Pointing out that the use of spacers is not unique to the COVID-19 experience, the hospital's Senior Medical Officer (SMO) Dr Natalie Whylie told the Jamaica Observer on Thursday that, during the process of nebulisation, health care workers and surrounding patients being treated in the same area can be potentially exposed to COVID-19 viral particles.

The use of spacers, which are also called holding chambers, reduces that risk. Therefore, the South East Regional Health Authority, through KPH, reached out to Wisynco Group Limited to supply polyethylene terephthalate (PET) bottles to make medical spacers for use in its health care facilities.

“[A spacer] is a device which allows for the delivery of medication to facilitate administration to children or adults who are unable to properly coordinate their breathing with a metered-dose inhaler,” Dr Whylie explained.

Under normal circumstances, the metered-dose inhaler is placed in the patient's mouth and it is pressed for the medication to be delivered directly into the mouth, while inhaling at the same time so it is delivered into the lungs and not just sprayed into the throat.

“The spacers are normally used in children or in adults who are not able to coordinate that [process],” the doctor said.

She explained that KPH sees patients older than 12 years with respiratory conditions, such as asthma, who may need to be nebulised in the emergency room, on medical wards, or in the operating theatre as part of their treatment.

“The process of nebulisation requires the patient to be given a face mask and the medication is delivered into a chamber, which is connected either to oxygen or compressed air. That then aerosolises [converts into a fine spray] the medication and so the patient inhales at the same time.

“During that process, you get the generation of aerosolised medications and secretions around the patient, because a mask does not completely seal on their face,” Dr Whylie said. “So it is during that process of nebulisation that the health care worker and the surrounding patients can be potentially exposed to COVID-19 viral particles in the aerosolisation.”

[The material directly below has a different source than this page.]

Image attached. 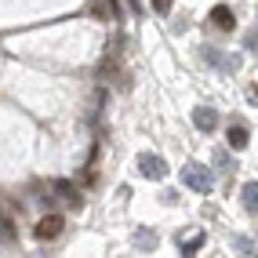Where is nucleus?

The use of the spacer, on the other hand, allows the medication to be delivered into the chamber of the spacer, and then the person breathes in and out into the spacer.

The SMO told the Observer that when KPH reached out to Wisynco, based on the group's access to PET bottles used for packaging its beverage products, the company did not hesitate.

Guided by specifications from medical officials, Group Engineer and Special Projects Manager Craig Clare and other team members at Wisynco volunteered their time, since late March, to design and manufacture modified spacers in a bid to fill the needs of hospitals islandwide.

“We are doing about a hundred a day and will manufacture 2,000 for use islandwide,” Clare is quoted as saying in a release from Wisynco. “So far, we have supplied KPH, Spanish Town Hospital, and UHWI [University Hospital of the West Indies], with the intention of supplying anybody else that requests.

“The team here are volunteering and putting in the extra hours to get them done for everybody [hospitals in need],” Clare continued.

According to Dr Whylie, the designed spacers fit the metered-dose inhalers “perfectly”.

“So when patients with respiratory conditions come into our emergency room and they require nebulisation, the treatment now is given with a metered-dose inhaler and the spacer,” she said, adding that internationally, this is where many centres are going as current research indicates that there's no difference in treatment efficacy with a spacer versus nebulisation.

“So it has allowed us to continue to treat our patients and, at the same time, significantly reducing the risk of transmission of COVID-19 to our health care team and surrounding patients who are treated in the same area,” the SMO shared.

She also said that patients get to take the spacers home. Checks with several pharmacies in the Corporate Area revealed that a spacer costs, on average, about $3,400.

“The patient takes it home... and so by extension, the risk to their family members at home would be reduced,” Dr Whylie said.

Patients are also advised how to clean and care for the spacers, she said.

“The Kingston Public Hospital is immensely grateful for the prompt response of Wisynco to this need,” added Dr Whylie.